Home » Brooklyn Museum begins exhibition of African American art

Brooklyn Museum begins exhibition of African American art

by admin
Brooklyn Museum begins exhibition of African American art

NEW YORK (UNITED STATES), 02/06/2024.- A woman takes a photo of photographs of Deana Lawson, belonging to the art collection of singer Alicia Keys and her husband, producer Swizz Beatz, titled ‘Giants’ (‘ Giants’), today, in the Brooklyn Museum in New York (United States). In its next exhibition, the Brooklyn museum vindicates the presence of African-American artists in museums and opens a “great” conversation about racial discrimination through a collection of almost 100 works temporarily donated by artists Alicia Keys and her husband Swizz Beatz. EFE/ Ángel Colmenares

He museo de Brooklyn In his next exhibition, he vindicates the presence of African-American artists in museums and opens a “great” conversation about racial discrimination through a collection of almost one hundred works temporarily donated by the artists. Alicia Keys and her husband Swizz Beatz.

‘Giants’ is the title of the set of 98 works that are part of the donation from the Dean family (the real surname of hip-hop producer and DJ Swizz Beatz, Kasseem Dean) and which can be seen starting this Saturday, February 10 and until July 7 inside the New York museum.

Alicia Keys.

«We want to remind the public that there are many artists, and that the art world can be very biased in terms of which stories and which artists receive attention, recognition and inclusion in museums. We must always expand the stories we tell and the names we make known.”the curator of the exhibition explained to EFE, Kimberli Gant.

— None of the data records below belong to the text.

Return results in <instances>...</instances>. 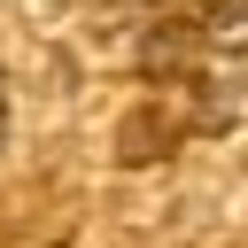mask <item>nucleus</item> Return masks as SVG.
Wrapping results in <instances>:
<instances>
[]
</instances>
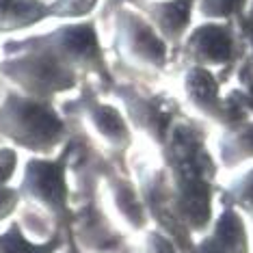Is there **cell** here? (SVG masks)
Wrapping results in <instances>:
<instances>
[{
    "mask_svg": "<svg viewBox=\"0 0 253 253\" xmlns=\"http://www.w3.org/2000/svg\"><path fill=\"white\" fill-rule=\"evenodd\" d=\"M160 152L171 212L193 238L195 234H206L214 221L218 163L208 149L204 132L195 122L180 117Z\"/></svg>",
    "mask_w": 253,
    "mask_h": 253,
    "instance_id": "obj_1",
    "label": "cell"
},
{
    "mask_svg": "<svg viewBox=\"0 0 253 253\" xmlns=\"http://www.w3.org/2000/svg\"><path fill=\"white\" fill-rule=\"evenodd\" d=\"M0 78L18 93L43 102H54L59 95L74 93L84 84L78 72L67 67L33 37L9 39L2 45Z\"/></svg>",
    "mask_w": 253,
    "mask_h": 253,
    "instance_id": "obj_2",
    "label": "cell"
},
{
    "mask_svg": "<svg viewBox=\"0 0 253 253\" xmlns=\"http://www.w3.org/2000/svg\"><path fill=\"white\" fill-rule=\"evenodd\" d=\"M72 139L70 122L43 102L9 89L0 97V141L31 156H54Z\"/></svg>",
    "mask_w": 253,
    "mask_h": 253,
    "instance_id": "obj_3",
    "label": "cell"
},
{
    "mask_svg": "<svg viewBox=\"0 0 253 253\" xmlns=\"http://www.w3.org/2000/svg\"><path fill=\"white\" fill-rule=\"evenodd\" d=\"M74 139H70L54 156H28L26 163L20 169V184L18 193L22 201H28V206H37L43 210V214L52 218V223L63 232H70L74 214L70 197V158L74 154Z\"/></svg>",
    "mask_w": 253,
    "mask_h": 253,
    "instance_id": "obj_4",
    "label": "cell"
},
{
    "mask_svg": "<svg viewBox=\"0 0 253 253\" xmlns=\"http://www.w3.org/2000/svg\"><path fill=\"white\" fill-rule=\"evenodd\" d=\"M113 52L124 65L147 72H165L171 61V45L132 2L115 11Z\"/></svg>",
    "mask_w": 253,
    "mask_h": 253,
    "instance_id": "obj_5",
    "label": "cell"
},
{
    "mask_svg": "<svg viewBox=\"0 0 253 253\" xmlns=\"http://www.w3.org/2000/svg\"><path fill=\"white\" fill-rule=\"evenodd\" d=\"M65 108L67 115H76L91 141L108 156V163H117L119 169L126 171V158L132 149V126L122 108L100 100L87 84L78 89V95L67 102Z\"/></svg>",
    "mask_w": 253,
    "mask_h": 253,
    "instance_id": "obj_6",
    "label": "cell"
},
{
    "mask_svg": "<svg viewBox=\"0 0 253 253\" xmlns=\"http://www.w3.org/2000/svg\"><path fill=\"white\" fill-rule=\"evenodd\" d=\"M31 37L39 45H43L45 50H50L54 56H59L67 67L78 72L83 78L95 76L108 89L115 83L95 22L91 20L67 22V24H61L48 33Z\"/></svg>",
    "mask_w": 253,
    "mask_h": 253,
    "instance_id": "obj_7",
    "label": "cell"
},
{
    "mask_svg": "<svg viewBox=\"0 0 253 253\" xmlns=\"http://www.w3.org/2000/svg\"><path fill=\"white\" fill-rule=\"evenodd\" d=\"M182 56L186 65H199L227 78L245 56V42L236 22H204L184 35Z\"/></svg>",
    "mask_w": 253,
    "mask_h": 253,
    "instance_id": "obj_8",
    "label": "cell"
},
{
    "mask_svg": "<svg viewBox=\"0 0 253 253\" xmlns=\"http://www.w3.org/2000/svg\"><path fill=\"white\" fill-rule=\"evenodd\" d=\"M111 91L124 104V115L132 128L147 134L154 145L163 149L173 124L182 117L177 102L165 93H147L128 83H117V80L111 84Z\"/></svg>",
    "mask_w": 253,
    "mask_h": 253,
    "instance_id": "obj_9",
    "label": "cell"
},
{
    "mask_svg": "<svg viewBox=\"0 0 253 253\" xmlns=\"http://www.w3.org/2000/svg\"><path fill=\"white\" fill-rule=\"evenodd\" d=\"M182 91L186 104L199 117L221 126V130L251 117V113L232 93H221V78L206 67L186 65V72L182 74Z\"/></svg>",
    "mask_w": 253,
    "mask_h": 253,
    "instance_id": "obj_10",
    "label": "cell"
},
{
    "mask_svg": "<svg viewBox=\"0 0 253 253\" xmlns=\"http://www.w3.org/2000/svg\"><path fill=\"white\" fill-rule=\"evenodd\" d=\"M102 180H104L106 197L111 201L113 216L126 229L145 232L149 227V214L143 204L139 186L126 175V171L115 167L113 163L108 167H102Z\"/></svg>",
    "mask_w": 253,
    "mask_h": 253,
    "instance_id": "obj_11",
    "label": "cell"
},
{
    "mask_svg": "<svg viewBox=\"0 0 253 253\" xmlns=\"http://www.w3.org/2000/svg\"><path fill=\"white\" fill-rule=\"evenodd\" d=\"M78 249L87 253H117L126 245L124 234L97 204H89L74 214L70 229Z\"/></svg>",
    "mask_w": 253,
    "mask_h": 253,
    "instance_id": "obj_12",
    "label": "cell"
},
{
    "mask_svg": "<svg viewBox=\"0 0 253 253\" xmlns=\"http://www.w3.org/2000/svg\"><path fill=\"white\" fill-rule=\"evenodd\" d=\"M186 253H251L249 227L245 216L236 208L223 206L221 214L214 216L210 229L195 240Z\"/></svg>",
    "mask_w": 253,
    "mask_h": 253,
    "instance_id": "obj_13",
    "label": "cell"
},
{
    "mask_svg": "<svg viewBox=\"0 0 253 253\" xmlns=\"http://www.w3.org/2000/svg\"><path fill=\"white\" fill-rule=\"evenodd\" d=\"M147 20L169 45H180L184 35L191 31L197 0H128Z\"/></svg>",
    "mask_w": 253,
    "mask_h": 253,
    "instance_id": "obj_14",
    "label": "cell"
},
{
    "mask_svg": "<svg viewBox=\"0 0 253 253\" xmlns=\"http://www.w3.org/2000/svg\"><path fill=\"white\" fill-rule=\"evenodd\" d=\"M52 20L48 0H0V35H13Z\"/></svg>",
    "mask_w": 253,
    "mask_h": 253,
    "instance_id": "obj_15",
    "label": "cell"
},
{
    "mask_svg": "<svg viewBox=\"0 0 253 253\" xmlns=\"http://www.w3.org/2000/svg\"><path fill=\"white\" fill-rule=\"evenodd\" d=\"M249 160H253V115L223 128L216 143V163L225 169H236Z\"/></svg>",
    "mask_w": 253,
    "mask_h": 253,
    "instance_id": "obj_16",
    "label": "cell"
},
{
    "mask_svg": "<svg viewBox=\"0 0 253 253\" xmlns=\"http://www.w3.org/2000/svg\"><path fill=\"white\" fill-rule=\"evenodd\" d=\"M67 232H56L45 240L31 238L20 221H9L7 227L0 232V253H59L65 249Z\"/></svg>",
    "mask_w": 253,
    "mask_h": 253,
    "instance_id": "obj_17",
    "label": "cell"
},
{
    "mask_svg": "<svg viewBox=\"0 0 253 253\" xmlns=\"http://www.w3.org/2000/svg\"><path fill=\"white\" fill-rule=\"evenodd\" d=\"M249 0H197L195 11L204 22H238L247 15Z\"/></svg>",
    "mask_w": 253,
    "mask_h": 253,
    "instance_id": "obj_18",
    "label": "cell"
},
{
    "mask_svg": "<svg viewBox=\"0 0 253 253\" xmlns=\"http://www.w3.org/2000/svg\"><path fill=\"white\" fill-rule=\"evenodd\" d=\"M221 204L236 208L240 214L251 216L253 221V167L221 193Z\"/></svg>",
    "mask_w": 253,
    "mask_h": 253,
    "instance_id": "obj_19",
    "label": "cell"
},
{
    "mask_svg": "<svg viewBox=\"0 0 253 253\" xmlns=\"http://www.w3.org/2000/svg\"><path fill=\"white\" fill-rule=\"evenodd\" d=\"M100 0H50L52 7V20H63V22H78L87 20Z\"/></svg>",
    "mask_w": 253,
    "mask_h": 253,
    "instance_id": "obj_20",
    "label": "cell"
},
{
    "mask_svg": "<svg viewBox=\"0 0 253 253\" xmlns=\"http://www.w3.org/2000/svg\"><path fill=\"white\" fill-rule=\"evenodd\" d=\"M141 243L136 245V251L132 253H180L175 243L160 229H145L141 232Z\"/></svg>",
    "mask_w": 253,
    "mask_h": 253,
    "instance_id": "obj_21",
    "label": "cell"
},
{
    "mask_svg": "<svg viewBox=\"0 0 253 253\" xmlns=\"http://www.w3.org/2000/svg\"><path fill=\"white\" fill-rule=\"evenodd\" d=\"M20 171V152L11 145H0V186H11Z\"/></svg>",
    "mask_w": 253,
    "mask_h": 253,
    "instance_id": "obj_22",
    "label": "cell"
},
{
    "mask_svg": "<svg viewBox=\"0 0 253 253\" xmlns=\"http://www.w3.org/2000/svg\"><path fill=\"white\" fill-rule=\"evenodd\" d=\"M22 204V197L18 193V186H0V225L11 221V216L18 212Z\"/></svg>",
    "mask_w": 253,
    "mask_h": 253,
    "instance_id": "obj_23",
    "label": "cell"
},
{
    "mask_svg": "<svg viewBox=\"0 0 253 253\" xmlns=\"http://www.w3.org/2000/svg\"><path fill=\"white\" fill-rule=\"evenodd\" d=\"M65 253H87V251H83V249H78L76 243L72 240V236L70 232H67V243H65Z\"/></svg>",
    "mask_w": 253,
    "mask_h": 253,
    "instance_id": "obj_24",
    "label": "cell"
},
{
    "mask_svg": "<svg viewBox=\"0 0 253 253\" xmlns=\"http://www.w3.org/2000/svg\"><path fill=\"white\" fill-rule=\"evenodd\" d=\"M247 18L253 22V0H249V7H247Z\"/></svg>",
    "mask_w": 253,
    "mask_h": 253,
    "instance_id": "obj_25",
    "label": "cell"
}]
</instances>
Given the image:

The title of the exhibition refers to various aspects that characterize the exhibition, such as the extensive compilation of pieces by emblematic artists or the inclusion of immense murals, and is related to the Deans’ strong belief that “all artists are giants.” .

See also  At least 16 dead by landslide in Ecuador – 102nine Periódico Digital de El Salvador territory of young adults

The couple – originally from New York – began collecting works of art 25 years ago, and through their openness to the public they both now aim to bring together the community of the Brooklyn district in a place focused on the arts and creativity, just as They explain in a recording that the viewer can hear in the exhibition itself.

The first part of the exhibition, ‘Becoming Giants’opens with the recreation of a children’s room made by the Jamaican Ebony G. Patterson and delves into the role of collectors and the beginning of the prolific musical careers of the Deans, winners of several Grammy Awards.

Exploration of African American art

The viewer continues their journey through African American art with ‘On the shoulders of giants’a series of rooms in which the South African’s abstract painting stands out Esther Mahlangu -which represents through striking colors the tradition of the South African ‘ndebele’ ethnic group of painting their houses- and a work by the renowned Jean-Michel Basquiatin which he pays tribute to the African-American writer Langston Hughes.

But the most striking work is an immense mural by the portraitist Kehinde Wileyin which he reinterprets a marble sculpture originally made by the Frenchman Auguste Clesinger: In his work, Wiley paints a black man lying among flowers in a casual attitude, making use of techniques and styles historically associated with the portraits of white European artists.

The exhibition ends with ‘Giant Conversations’, a compilation of works that criticize historical discrimination and stereotypes associated with the African-American population, including works by artists such as Deborah Roberts (Texas), which claims in several collages the beauty of young African-American women and criticizes the European beauty standard.

See also  Create the future hand in hand——Written on the occasion of the Boao Forum for Asia Annual Conference 2023

In this section, the public will also be able to see a painting of Qualeasha Woodoriginally from New Jersey, in which she expresses the femininity of ‘queer’ African American women through the representation of several black virgins in which she combines Catholic iconography with the technology of today’s society, as one of the figures holds a cell phone in hand.

According to the museum, part of the exhibition – whose tickets cost $27 – will enter the institution’s permanent collection. EFE (I)

You may also like

Leave a Comment

This site uses Akismet to reduce spam. Learn how your comment data is processed.